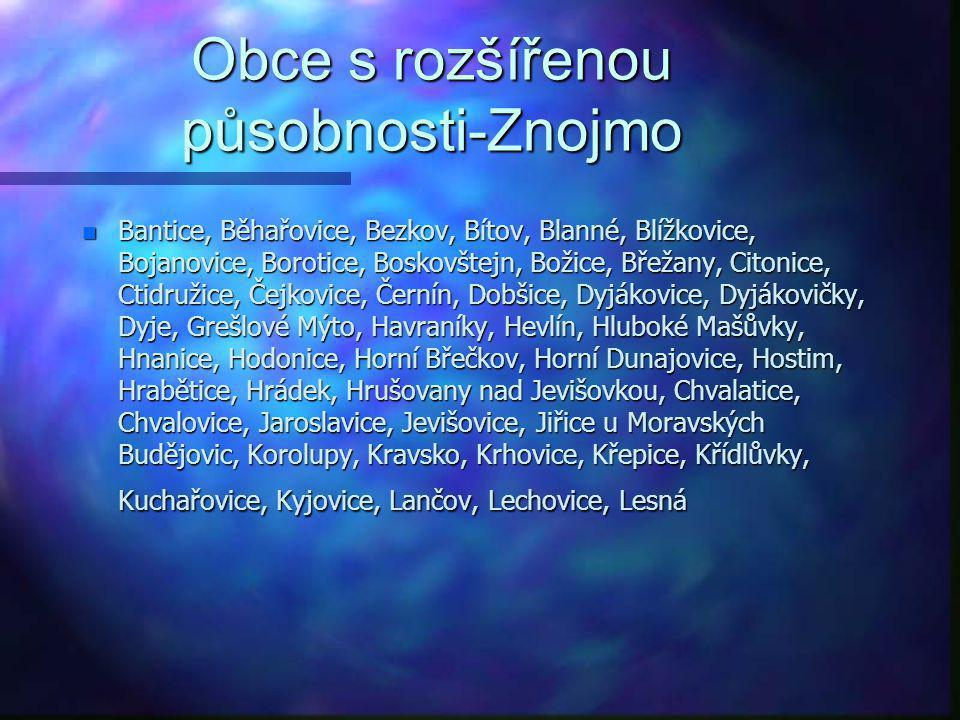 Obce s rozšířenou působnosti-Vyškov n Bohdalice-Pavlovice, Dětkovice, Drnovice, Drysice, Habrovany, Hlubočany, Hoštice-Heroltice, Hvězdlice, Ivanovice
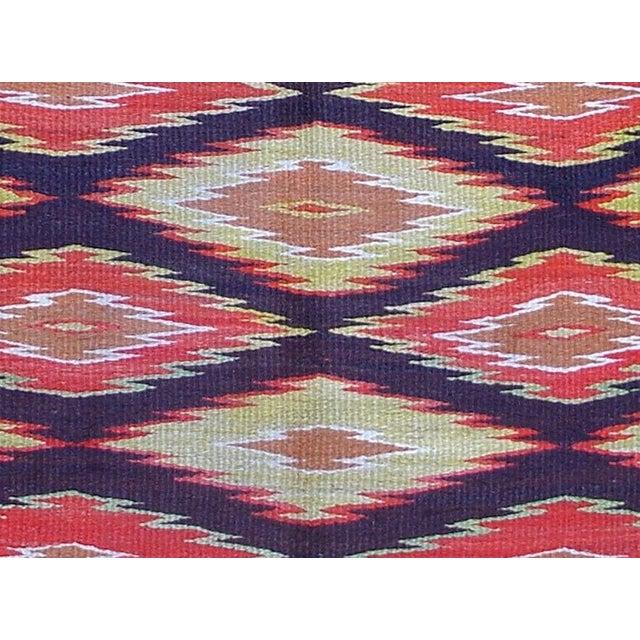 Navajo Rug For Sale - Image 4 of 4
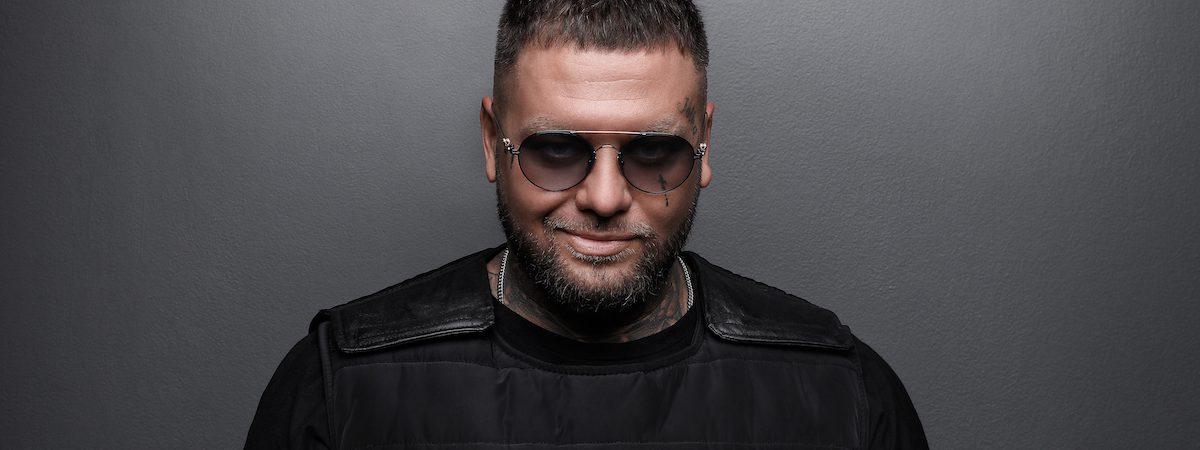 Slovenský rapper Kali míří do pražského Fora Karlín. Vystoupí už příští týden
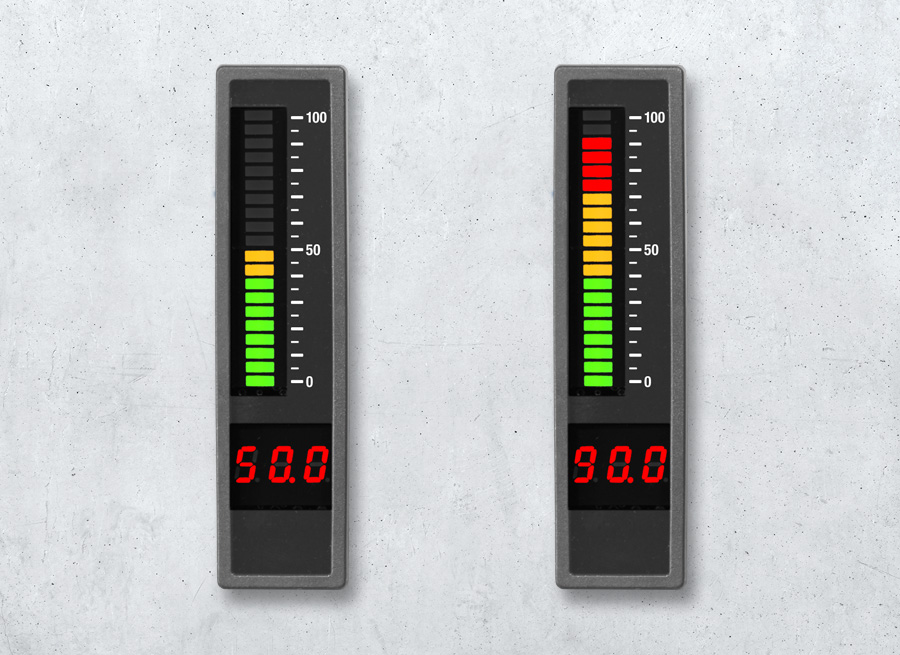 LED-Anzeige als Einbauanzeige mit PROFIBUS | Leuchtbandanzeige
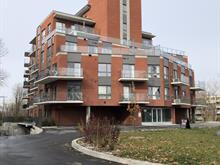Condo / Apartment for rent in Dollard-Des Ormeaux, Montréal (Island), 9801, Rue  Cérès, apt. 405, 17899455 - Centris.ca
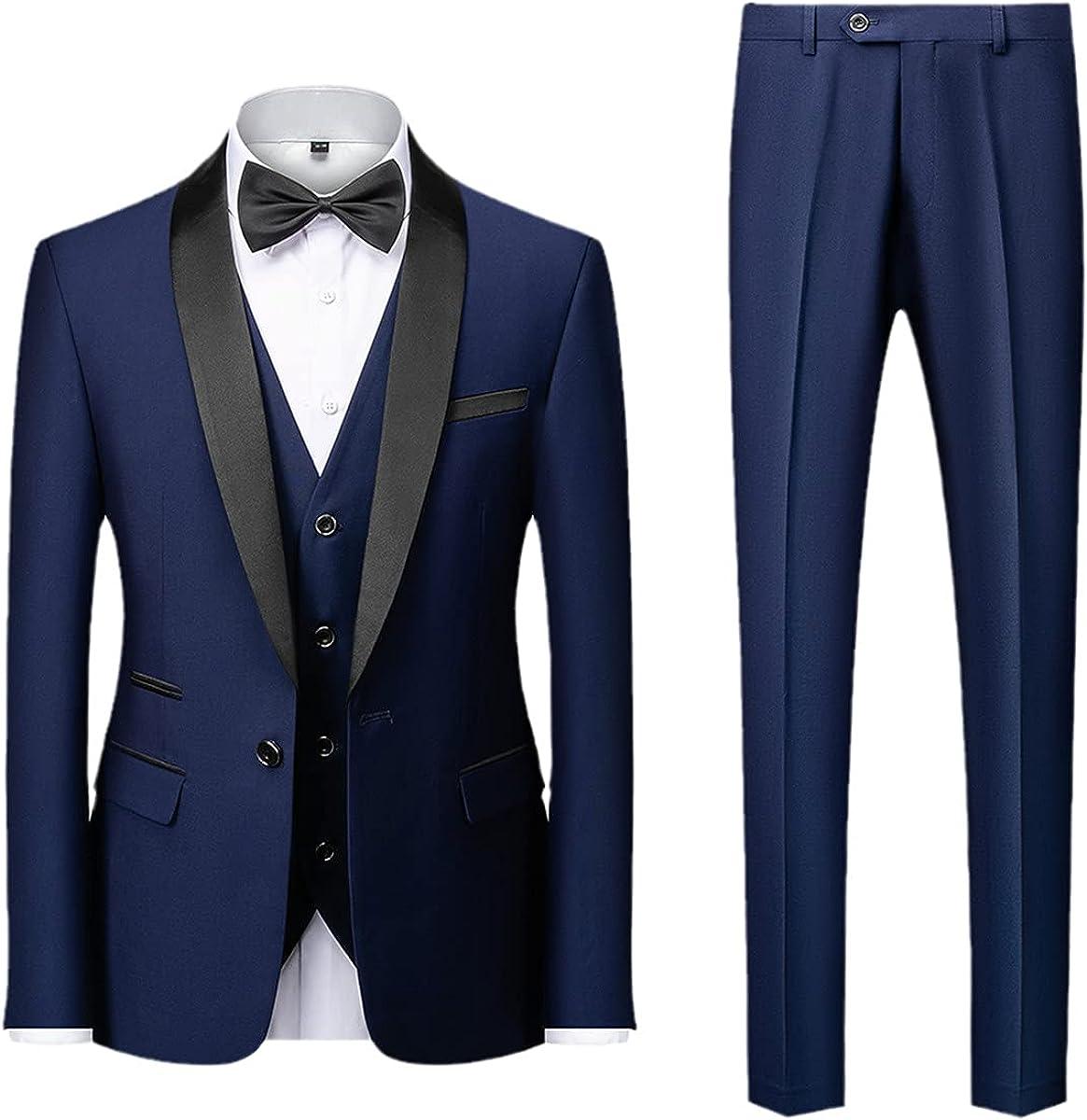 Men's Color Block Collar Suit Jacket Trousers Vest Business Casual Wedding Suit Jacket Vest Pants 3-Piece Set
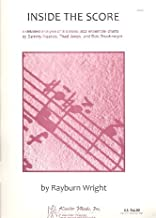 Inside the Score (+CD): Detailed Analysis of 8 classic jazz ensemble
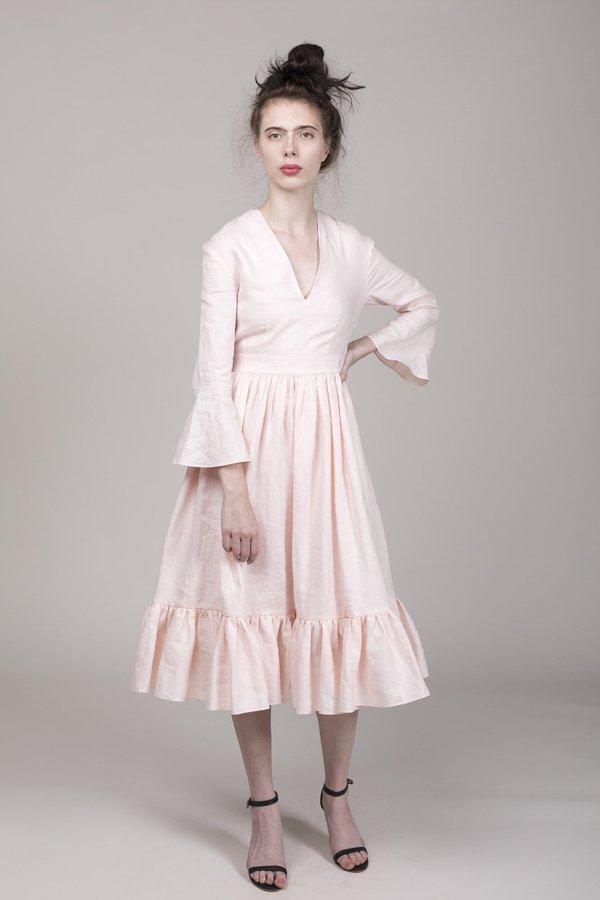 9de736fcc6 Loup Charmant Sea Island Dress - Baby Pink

————————

- _WHAT THE TASK REQUIRES_
With the pictures excluded, the line containing "Inside the Score" and every line after it through the end of the data above are to be transcribed exactly, and nothing more.

- _EXERCISE RESPONSE_
 Inside the Score (+CD): Detailed Analysis of 8 classic jazz ensemble
 9de736fcc6 Loup Charmant Sea Island Dress - Baby Pink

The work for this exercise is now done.